We internalize these emotions, feelings, intrusive thoughts, urges etc... we suffer when we do that....
What are your harm ocd thoughts?
Trigger- Me- fear of loosing control and becoming this psycho killer. Afraid of loosing touch with my caring feelings- fear of maybe I like these thoughts- fear of harming someone I love or care about- friends- family- loved one... fear of ending my life because I don’t want to commit a crime... fear of acting out my harm ocd thoughts and getting locked up forever and loosing my freedom. Fear of being alone and hated in the process.
Thanks, I like the honesty... not an easy thing to do... 💕
@coolpop No it’s not! It’s not easy
Anyone every have the false memory, what I did knock some down, what If I did rape someone?
What if*
Yea it’s hard bro sometimes I don’t even wanna get up cause it hurts
It's so tormenting..... cos you are so on edge, will someone find out, will I be belived... the shame, the guilt. All the while knowing logically that if that was remotely true... you wouldn't be alive or it wouldn't be a secret.... Which is wen I realised that "confession" is a compution.... how can you be guilty for something you didnt not would ever do ..... 😫😭😫
When I say that.... I mean the "urge" to confess.... is the compulsion.....
I scared Im gonna accidentally kill myself. Which makes me wanna kill myself. Which gives me urges to kill myself so it all will stop. So the killing of myself is both an obsession, a compulsion, and an actual thought cause OCD is the worst. Plus I dont get close to kids cause maybe I will kill them to by accident because I go crazy.
Hey! So my counselor through NOCD taught me that we cannot control our thoughts or feelings but we do control our beliefs and values. OCD is a monster and lying to you. You wouldn't let a theif into your house - so why let one in your mind and rob you of your joy? Also- another analogy my counselor used to show me thoughts aren't dangerous. Think of an author writing a murder mystery. They spend MONTHS AND MONTHS thinking like a killer to write that side of the story. Does that make them more likely to kill someone? No. I know what you mean about going crazy and doing it - I fear that too - but we just have to roll our eyes at it and say not today.
We also control our actions! Meant to type that. :)
Hello everyone my journey with harm ocd has been so distressing and can’t even describe how lost and lonely I feel.
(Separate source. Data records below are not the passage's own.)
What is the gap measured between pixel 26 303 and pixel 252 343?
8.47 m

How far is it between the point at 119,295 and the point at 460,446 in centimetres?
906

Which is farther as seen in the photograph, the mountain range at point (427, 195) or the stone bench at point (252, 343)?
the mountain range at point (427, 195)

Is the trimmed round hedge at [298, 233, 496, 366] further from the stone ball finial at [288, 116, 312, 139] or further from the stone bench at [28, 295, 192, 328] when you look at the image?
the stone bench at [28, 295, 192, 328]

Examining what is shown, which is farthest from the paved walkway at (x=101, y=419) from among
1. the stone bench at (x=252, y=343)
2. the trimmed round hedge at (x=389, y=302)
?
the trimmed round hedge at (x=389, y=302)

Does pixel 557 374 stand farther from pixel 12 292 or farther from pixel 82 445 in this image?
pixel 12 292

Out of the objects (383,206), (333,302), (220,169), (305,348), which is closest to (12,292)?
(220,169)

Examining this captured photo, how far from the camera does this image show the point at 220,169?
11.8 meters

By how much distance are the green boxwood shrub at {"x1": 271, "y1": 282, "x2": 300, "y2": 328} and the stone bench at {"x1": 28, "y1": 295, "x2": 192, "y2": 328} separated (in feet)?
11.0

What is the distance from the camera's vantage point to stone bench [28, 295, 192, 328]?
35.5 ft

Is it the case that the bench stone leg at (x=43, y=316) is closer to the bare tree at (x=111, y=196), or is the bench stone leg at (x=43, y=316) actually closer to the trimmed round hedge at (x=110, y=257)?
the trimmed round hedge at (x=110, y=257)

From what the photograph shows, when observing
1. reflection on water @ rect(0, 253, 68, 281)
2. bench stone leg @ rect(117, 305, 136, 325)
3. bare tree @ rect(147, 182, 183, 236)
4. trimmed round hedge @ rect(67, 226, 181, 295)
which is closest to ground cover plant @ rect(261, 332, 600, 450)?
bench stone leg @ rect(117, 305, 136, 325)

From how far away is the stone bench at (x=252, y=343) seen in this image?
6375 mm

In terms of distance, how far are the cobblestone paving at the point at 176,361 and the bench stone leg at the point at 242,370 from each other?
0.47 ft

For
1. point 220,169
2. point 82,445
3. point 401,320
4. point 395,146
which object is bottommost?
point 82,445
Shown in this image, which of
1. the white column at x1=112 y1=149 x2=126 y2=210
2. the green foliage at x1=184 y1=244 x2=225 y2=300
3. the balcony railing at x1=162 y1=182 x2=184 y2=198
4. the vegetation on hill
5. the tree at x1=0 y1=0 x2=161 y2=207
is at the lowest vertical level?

I also had a moment yesterday where I had another moment of harm ocd and my thoughts were saying “yes just do it”. Brought me to tears. Has anyone ever experienced something like this?
Hi y'all! It's been a month or so since I have been on here and I have been doing much better with my Harm OCD. Unfortunately, as my hormones fluctuate and I have more free time on my hands, my mind gets the best of me. Over the last couple of days, my harm thoughts have come back strong and I was broken down in tears earlier. Then, in that moment it was like my OCD was trying to convince me that the only way to make it go away is to harm my family and myself. It made me question myself even more. I have been terrified for months now that I would harm my family. Now that I am feeling stronger, the OCD has me convinced that the only way out is to do the exact thing that I do NOT want to do. Has anyone else struggled with this? OCD is the worst.
I don’t want to do evil things to people i love why do i even have these thoughts and images of me doing these things why is my brain this way… my heart feels broken because i love the people i have these thoughts about its not even me its like a Demond in my brain it doesn’t shut the f*** up. I just want to have peaceful loving thoughts… this is distressing. Anyone else going through this?